Oleh Trio Kurniawan
Pendahuluan
Masyarakat Dayak Uud
Danum[1]
(atau sering pula disebut Dayak Ot Danum-Ngaju) adalah masyarakat adat yang
hidup di bumi Kalimantan. Suku ini termasuk dalam 6 suku Dayak terbesar yang
ada di Kalimantan. Suku Dayak Uud Danum terbagi atas 61 suku-suku kecil. Salah satu suku kecil
ini bermukim di Kecamatan Serawai, Kab. Sintang, Kalimantan Barat.
Kematian merupakan tema
sentral dari kehidupan masyarakat Uud Danum. Ada berbagai macam kekayaan mitos
yang terkandung dalam tema ini.
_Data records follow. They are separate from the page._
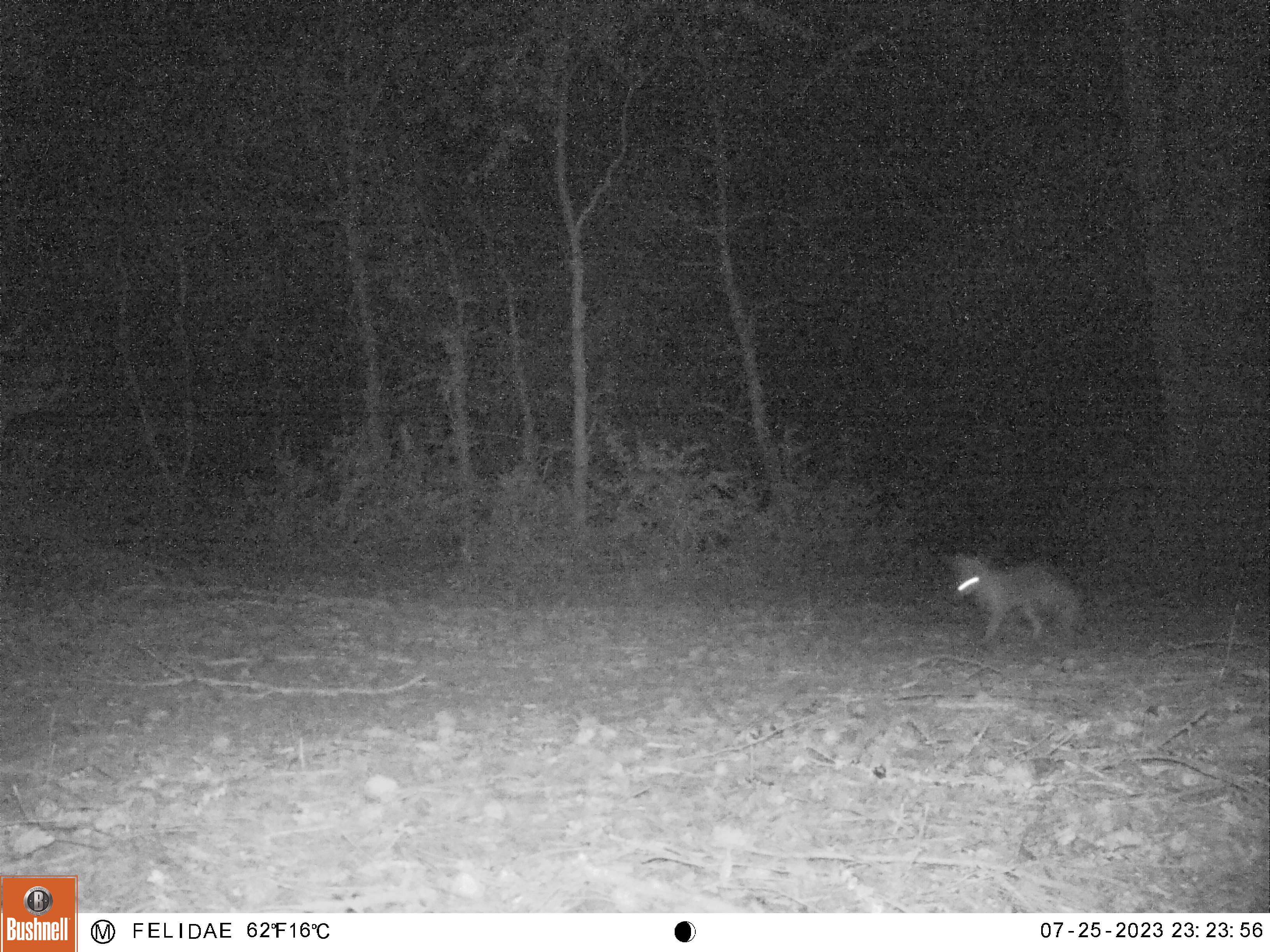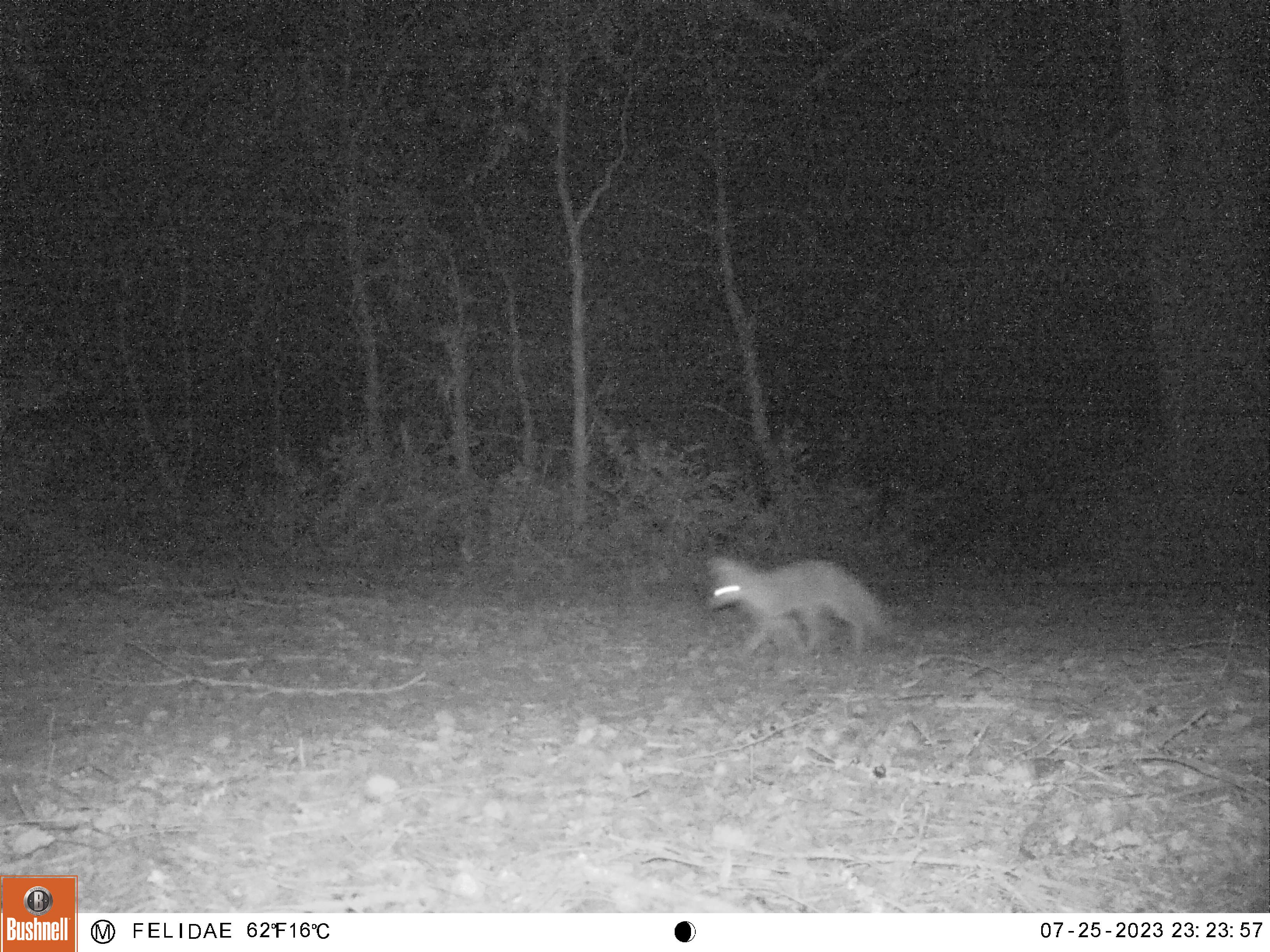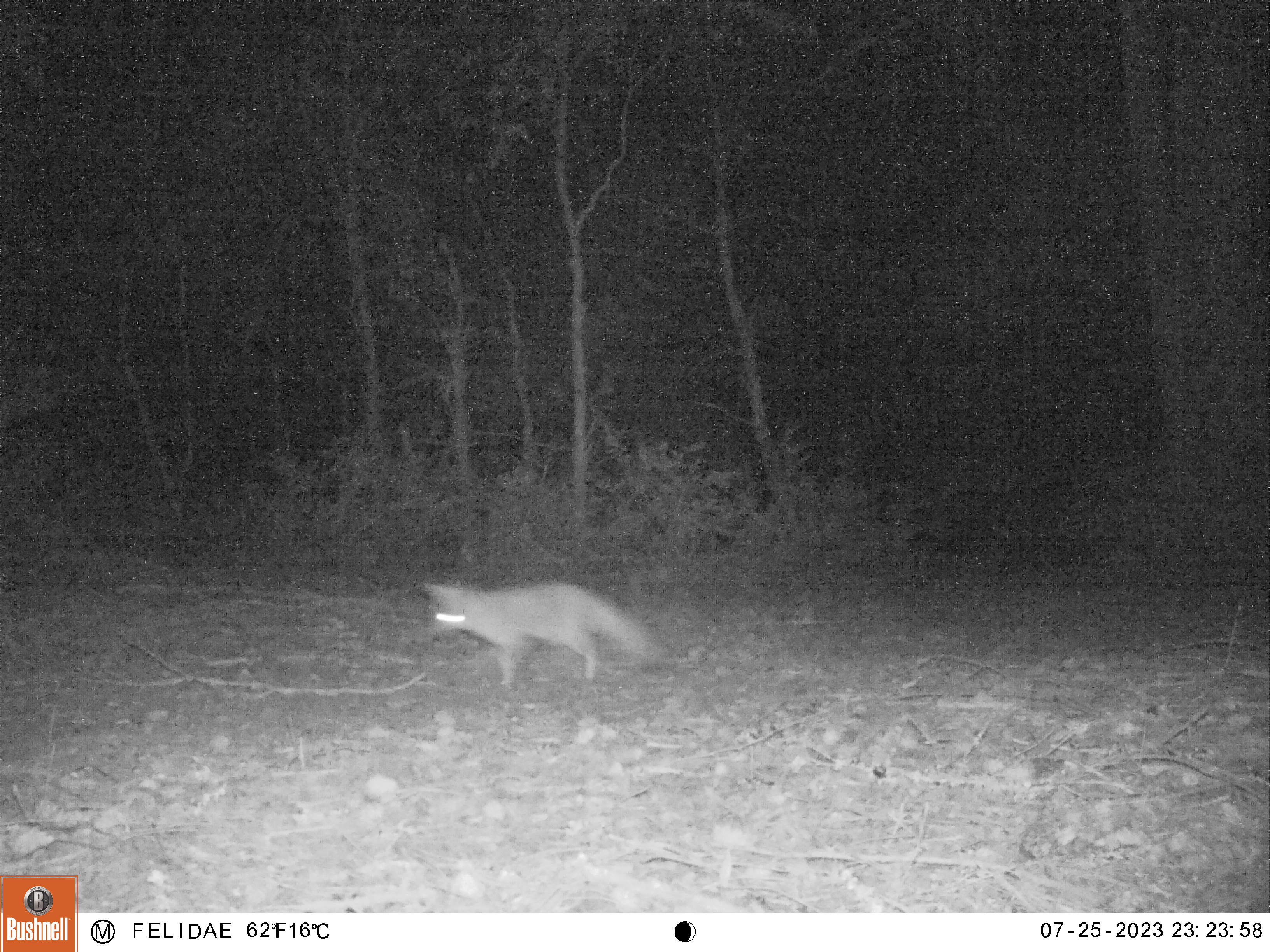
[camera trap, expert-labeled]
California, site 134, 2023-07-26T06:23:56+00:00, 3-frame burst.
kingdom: Animalia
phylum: Chordata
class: Mammalia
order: Carnivora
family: Canidae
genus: Urocyon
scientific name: Urocyon cinereoargenteus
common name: gray fox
Ada banyak upacara dan ritual adat di dalam
kehidupan masyarakat Uud Danum, namun tak ada satupun yang lebih besar dan
agung daripada upacara kematian.
Dalam seluruh
perjalanan kehidupan masyarakat ini, upacara kematian menjadi semacam upacara
“puncak” pengembaraan manusia di dunia. Upacara kematian ini dinamakan Upacara Dalo’, yaitu upacara untuk mengantar
arwah yang sudah mati menuju tempat kediaman abadi. Bagi masyarakat Dayak Uud
Danum, tempat ini adalah tempat yang indah di mana Dia Yang Mahatinggi (Tahala’)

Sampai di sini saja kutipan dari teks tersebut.